In the related art, a crowd behavior identification method based on deep learning is often to try to establish a larger-scale space-time relationship model and more various input features (video optical flow and human body key point information) to improve the accuracy of crowd behavior identification.

The embodiment of the disclosure provides a behavior recognition method, which further considers that in the crowd behavior recognition, not the action of each person is important for the crowd behavior recognition. For example, in volleyball games, it is often only players who approach or touch the volleyball that are decisive for the identification of the crowd behavior category. Therefore, the method includes clustering a plurality of character features in a video frame to obtain a clustering result, determining attention distribution weights of the character features in the video frame based on the clustering result, and updating the character features based on the attention distribution weights; extracting person spatiotemporal features based on the updated person features; and performing behavior recognition on the video frame based on the character space-time characteristics to obtain a recognition result. Therefore, the relation between each individual characteristic (action) is obtained based on clustering, the attention distribution weight of the character characteristics is obtained based on the clustering result, so that the importance among different character characteristics is highlighted, the important action information can be highlighted, the calculation redundancy and information interference caused by analyzing the relation among unimportant individual actions are reduced, and the accuracy of behavior recognition is improved.

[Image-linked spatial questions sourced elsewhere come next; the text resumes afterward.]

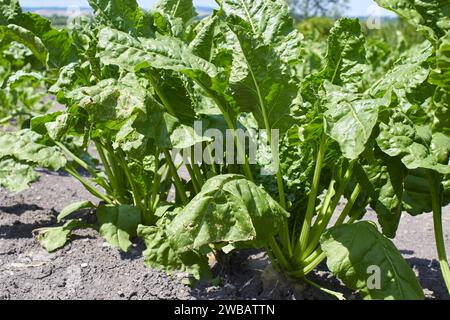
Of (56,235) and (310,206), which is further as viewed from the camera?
(56,235)

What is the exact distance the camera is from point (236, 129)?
1.96 meters

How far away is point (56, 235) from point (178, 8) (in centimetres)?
116

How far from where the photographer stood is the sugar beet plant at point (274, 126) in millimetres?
1640

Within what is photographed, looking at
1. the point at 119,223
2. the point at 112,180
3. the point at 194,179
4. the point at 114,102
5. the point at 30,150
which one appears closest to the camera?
the point at 114,102

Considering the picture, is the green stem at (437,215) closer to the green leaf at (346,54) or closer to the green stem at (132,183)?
the green leaf at (346,54)

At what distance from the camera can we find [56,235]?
8.07ft

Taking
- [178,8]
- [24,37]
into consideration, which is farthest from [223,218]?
[24,37]

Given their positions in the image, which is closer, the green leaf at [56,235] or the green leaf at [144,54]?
the green leaf at [144,54]

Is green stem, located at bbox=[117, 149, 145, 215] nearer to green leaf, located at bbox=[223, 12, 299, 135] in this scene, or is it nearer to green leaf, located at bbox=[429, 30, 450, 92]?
green leaf, located at bbox=[223, 12, 299, 135]

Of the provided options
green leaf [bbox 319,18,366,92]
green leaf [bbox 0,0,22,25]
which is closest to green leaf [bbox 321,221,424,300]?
green leaf [bbox 319,18,366,92]

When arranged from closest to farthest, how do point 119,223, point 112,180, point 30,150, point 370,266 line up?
point 370,266 → point 119,223 → point 30,150 → point 112,180

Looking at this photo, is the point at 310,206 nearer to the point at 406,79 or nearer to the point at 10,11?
the point at 406,79

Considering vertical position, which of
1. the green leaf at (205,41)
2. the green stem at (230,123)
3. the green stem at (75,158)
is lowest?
the green stem at (75,158)

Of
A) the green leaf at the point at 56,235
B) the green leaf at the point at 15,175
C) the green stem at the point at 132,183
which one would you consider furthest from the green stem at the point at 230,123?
the green leaf at the point at 15,175
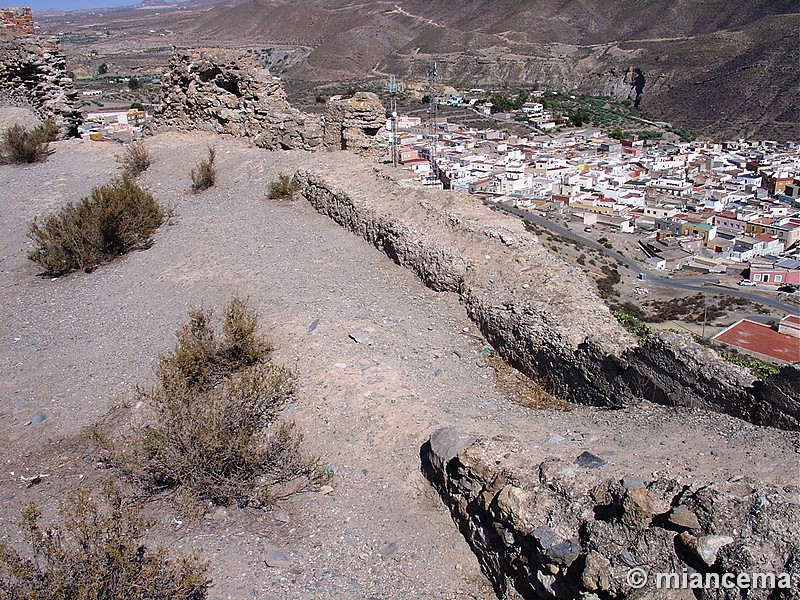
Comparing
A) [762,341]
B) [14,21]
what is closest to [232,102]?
[14,21]

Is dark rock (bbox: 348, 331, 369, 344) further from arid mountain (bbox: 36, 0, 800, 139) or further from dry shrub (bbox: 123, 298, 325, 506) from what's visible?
arid mountain (bbox: 36, 0, 800, 139)

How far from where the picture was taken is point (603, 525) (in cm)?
266

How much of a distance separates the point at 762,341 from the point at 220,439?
46.7 feet

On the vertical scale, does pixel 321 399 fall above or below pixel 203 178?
below

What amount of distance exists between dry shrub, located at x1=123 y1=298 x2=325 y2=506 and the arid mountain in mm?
72336

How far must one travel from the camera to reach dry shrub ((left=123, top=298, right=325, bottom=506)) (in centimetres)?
346

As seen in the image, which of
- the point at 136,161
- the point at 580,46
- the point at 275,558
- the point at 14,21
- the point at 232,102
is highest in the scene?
the point at 14,21

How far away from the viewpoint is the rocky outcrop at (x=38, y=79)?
476 inches

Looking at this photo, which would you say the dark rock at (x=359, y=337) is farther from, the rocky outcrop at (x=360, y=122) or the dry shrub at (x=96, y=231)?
the rocky outcrop at (x=360, y=122)

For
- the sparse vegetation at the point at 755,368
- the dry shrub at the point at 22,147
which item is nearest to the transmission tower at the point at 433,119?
the dry shrub at the point at 22,147

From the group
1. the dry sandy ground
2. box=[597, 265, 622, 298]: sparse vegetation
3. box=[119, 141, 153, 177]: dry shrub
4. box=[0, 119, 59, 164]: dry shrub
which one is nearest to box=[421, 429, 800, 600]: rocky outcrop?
the dry sandy ground

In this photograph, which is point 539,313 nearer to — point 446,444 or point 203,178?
point 446,444

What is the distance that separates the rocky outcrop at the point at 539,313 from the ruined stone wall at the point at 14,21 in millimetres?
8769

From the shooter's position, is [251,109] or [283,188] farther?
[251,109]
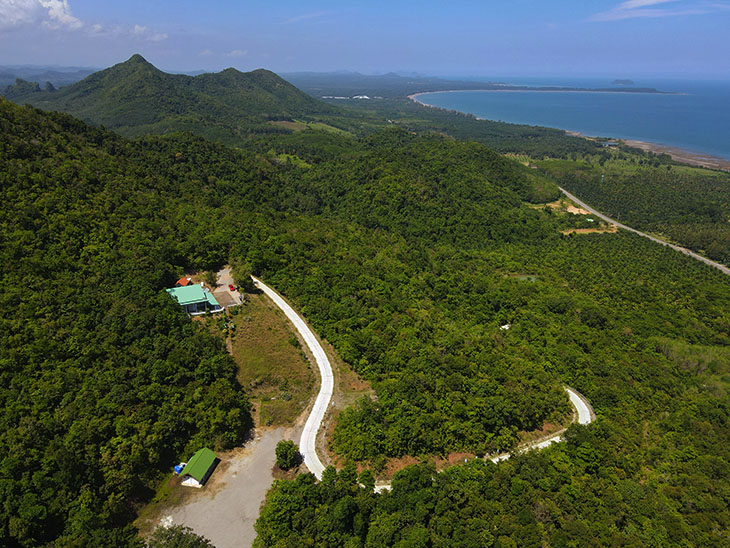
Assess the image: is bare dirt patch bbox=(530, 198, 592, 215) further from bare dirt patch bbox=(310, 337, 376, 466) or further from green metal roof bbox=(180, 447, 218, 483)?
green metal roof bbox=(180, 447, 218, 483)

In one possible implementation, the behavior recognition method may be performed by an electronic device such as a terminal device or a server, the terminal device may be a User Equipment (UE), a mobile device, a User terminal, a cellular phone, a cordless phone, a Personal Digital Assistant (PDA), a handheld device, a computing device, a vehicle-mounted device, a wearable device, or the like, and the method may be implemented by a processor calling a computer readable instruction stored in a memory.

For convenience of description, in one or more embodiments of the present specification, an execution subject of the behavior recognition method may be a server, and hereinafter, an implementation of the method will be described by taking the execution subject as the server as an example. It is understood that the implementation of the method by the server is merely an exemplary illustration and should not be construed as a limitation of the method.

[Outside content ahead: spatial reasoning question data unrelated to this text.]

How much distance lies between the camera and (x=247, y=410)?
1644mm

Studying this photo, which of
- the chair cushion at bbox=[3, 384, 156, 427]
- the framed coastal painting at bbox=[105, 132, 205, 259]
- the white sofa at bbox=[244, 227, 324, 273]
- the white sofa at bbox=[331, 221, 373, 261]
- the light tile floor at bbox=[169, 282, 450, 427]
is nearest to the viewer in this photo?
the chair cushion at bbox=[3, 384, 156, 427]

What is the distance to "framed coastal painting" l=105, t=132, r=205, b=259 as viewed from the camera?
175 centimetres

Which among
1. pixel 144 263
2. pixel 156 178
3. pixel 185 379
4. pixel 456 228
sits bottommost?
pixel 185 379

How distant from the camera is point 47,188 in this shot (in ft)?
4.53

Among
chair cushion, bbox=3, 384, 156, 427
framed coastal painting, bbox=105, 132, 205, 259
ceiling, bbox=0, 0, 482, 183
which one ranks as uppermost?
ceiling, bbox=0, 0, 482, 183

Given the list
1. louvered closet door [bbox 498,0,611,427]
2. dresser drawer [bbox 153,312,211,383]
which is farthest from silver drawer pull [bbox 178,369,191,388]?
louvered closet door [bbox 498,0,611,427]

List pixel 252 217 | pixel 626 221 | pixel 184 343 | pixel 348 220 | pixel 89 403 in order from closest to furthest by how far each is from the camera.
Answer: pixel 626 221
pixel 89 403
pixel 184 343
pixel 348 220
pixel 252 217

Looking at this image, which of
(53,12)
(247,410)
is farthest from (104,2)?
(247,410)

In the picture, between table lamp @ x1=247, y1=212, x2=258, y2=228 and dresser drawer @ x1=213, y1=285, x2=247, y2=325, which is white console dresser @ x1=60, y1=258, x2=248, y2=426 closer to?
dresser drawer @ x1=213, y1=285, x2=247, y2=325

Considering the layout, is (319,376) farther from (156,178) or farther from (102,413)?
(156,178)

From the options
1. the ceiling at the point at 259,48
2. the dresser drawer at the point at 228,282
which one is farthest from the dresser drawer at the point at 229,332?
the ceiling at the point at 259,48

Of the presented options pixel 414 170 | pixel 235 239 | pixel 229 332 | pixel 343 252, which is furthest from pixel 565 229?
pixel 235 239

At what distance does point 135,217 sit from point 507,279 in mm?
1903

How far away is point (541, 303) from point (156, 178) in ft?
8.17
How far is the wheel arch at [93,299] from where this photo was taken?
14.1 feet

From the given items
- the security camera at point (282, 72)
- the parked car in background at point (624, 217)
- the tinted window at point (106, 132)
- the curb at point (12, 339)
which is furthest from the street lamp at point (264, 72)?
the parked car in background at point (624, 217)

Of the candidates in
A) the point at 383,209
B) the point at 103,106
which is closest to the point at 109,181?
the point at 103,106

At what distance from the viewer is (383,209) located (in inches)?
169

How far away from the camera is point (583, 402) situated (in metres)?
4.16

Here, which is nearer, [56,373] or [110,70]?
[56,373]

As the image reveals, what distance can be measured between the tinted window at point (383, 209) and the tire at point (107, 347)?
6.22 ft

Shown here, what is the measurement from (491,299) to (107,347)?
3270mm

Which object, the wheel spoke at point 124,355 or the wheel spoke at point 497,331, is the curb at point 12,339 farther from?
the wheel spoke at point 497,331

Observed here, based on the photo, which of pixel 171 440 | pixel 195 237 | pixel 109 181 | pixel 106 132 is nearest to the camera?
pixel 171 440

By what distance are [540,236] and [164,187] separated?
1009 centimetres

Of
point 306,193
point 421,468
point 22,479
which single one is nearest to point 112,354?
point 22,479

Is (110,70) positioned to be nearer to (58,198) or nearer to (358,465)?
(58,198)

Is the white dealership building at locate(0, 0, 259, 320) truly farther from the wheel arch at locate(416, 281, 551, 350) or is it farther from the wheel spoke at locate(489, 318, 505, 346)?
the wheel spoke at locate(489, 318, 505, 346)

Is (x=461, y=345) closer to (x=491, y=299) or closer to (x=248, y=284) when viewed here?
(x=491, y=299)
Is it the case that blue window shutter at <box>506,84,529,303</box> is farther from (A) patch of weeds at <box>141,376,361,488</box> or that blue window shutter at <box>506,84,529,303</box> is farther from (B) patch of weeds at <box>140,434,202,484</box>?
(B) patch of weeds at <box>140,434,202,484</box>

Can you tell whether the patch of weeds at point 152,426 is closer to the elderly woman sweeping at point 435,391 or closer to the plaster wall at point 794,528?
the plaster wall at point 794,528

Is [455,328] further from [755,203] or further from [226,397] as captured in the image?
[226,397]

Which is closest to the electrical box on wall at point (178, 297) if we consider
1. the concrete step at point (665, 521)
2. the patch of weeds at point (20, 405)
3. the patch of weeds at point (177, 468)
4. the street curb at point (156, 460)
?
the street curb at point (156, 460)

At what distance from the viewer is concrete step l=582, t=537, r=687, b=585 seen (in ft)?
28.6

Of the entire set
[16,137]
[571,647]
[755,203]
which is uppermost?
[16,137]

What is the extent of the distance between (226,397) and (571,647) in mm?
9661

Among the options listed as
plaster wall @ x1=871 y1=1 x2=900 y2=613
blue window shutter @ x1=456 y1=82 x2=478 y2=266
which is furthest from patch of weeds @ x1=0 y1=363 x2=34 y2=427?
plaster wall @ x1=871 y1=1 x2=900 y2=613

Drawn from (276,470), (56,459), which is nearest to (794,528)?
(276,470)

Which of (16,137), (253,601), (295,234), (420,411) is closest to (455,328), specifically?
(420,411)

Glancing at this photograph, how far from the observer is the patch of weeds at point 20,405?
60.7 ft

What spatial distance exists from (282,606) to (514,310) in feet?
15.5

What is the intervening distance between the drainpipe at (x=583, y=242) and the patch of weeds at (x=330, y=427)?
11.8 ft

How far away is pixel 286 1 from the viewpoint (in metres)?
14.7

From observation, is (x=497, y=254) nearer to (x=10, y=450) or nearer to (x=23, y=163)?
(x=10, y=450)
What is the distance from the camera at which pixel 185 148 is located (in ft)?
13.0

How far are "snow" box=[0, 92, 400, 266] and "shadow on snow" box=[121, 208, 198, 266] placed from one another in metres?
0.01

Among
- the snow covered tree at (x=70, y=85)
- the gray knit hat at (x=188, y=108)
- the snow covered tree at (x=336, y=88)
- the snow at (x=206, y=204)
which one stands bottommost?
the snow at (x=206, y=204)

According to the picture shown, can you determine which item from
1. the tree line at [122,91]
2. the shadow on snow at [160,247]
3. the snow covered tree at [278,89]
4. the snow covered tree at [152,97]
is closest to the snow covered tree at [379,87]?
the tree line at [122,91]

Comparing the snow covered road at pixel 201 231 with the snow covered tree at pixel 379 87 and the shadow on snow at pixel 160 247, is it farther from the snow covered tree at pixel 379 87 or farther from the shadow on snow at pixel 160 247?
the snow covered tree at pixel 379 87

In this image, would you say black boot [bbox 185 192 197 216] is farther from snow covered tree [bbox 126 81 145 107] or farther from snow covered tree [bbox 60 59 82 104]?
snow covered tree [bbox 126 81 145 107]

Fig. 1 shows a flowchart of a behavior recognition method according to an embodiment of the present disclosure, as shown in fig. 1, the behavior recognition method includes:

in step S11, an input video frame is received, and human features in the video frame are extracted.

The video frame may be any one of the video frames in the video frame sequence, or may be a plurality of video frames in the video frame sequence. The video frames may be input in the form of a sequence of video frames, and the length of a single sequence of video frames may be predetermined, for example 20 frames.

The video frame may be a video frame stored in the local storage space, and then the video frame may be read from the terminal local storage space to implement input of the video frame, for example, the video frame may be a video frame in a video of a locally stored sports event, and for example, the video frame may be a video frame in a locally stored mall management video.

Alternatively, the video frame may also be a video frame acquired by an image acquisition device in real time, for example, a video frame in a live video of a sports event, or, for example, a video frame acquired by an image acquisition device located at an entrance of a shopping mall in real time.

In one possible implementation, extracting human features from the video frames includes: identifying human bodies in the video frames to obtain target rectangular frames of all the people; and extracting the features in the video frame, and matching the extracted features of the video frame by using the target rectangular frame in the video frame to obtain the corresponding character features.

Specifically, for the person in the video frame, the region where the person in the video frame is located may be identified through a human body identification technology, and the region is often represented by a rectangular frame, where the region framed by the rectangular frame is the region where the identified person is located. Since a plurality of rectangular boxes may be obtained when the same person is identified, the plurality of rectangular boxes may be deduplicated by a Non-Maximum Suppression (NMS) algorithm, and one rectangular box is reserved for one person in a single video frame as an area where the identified person is located.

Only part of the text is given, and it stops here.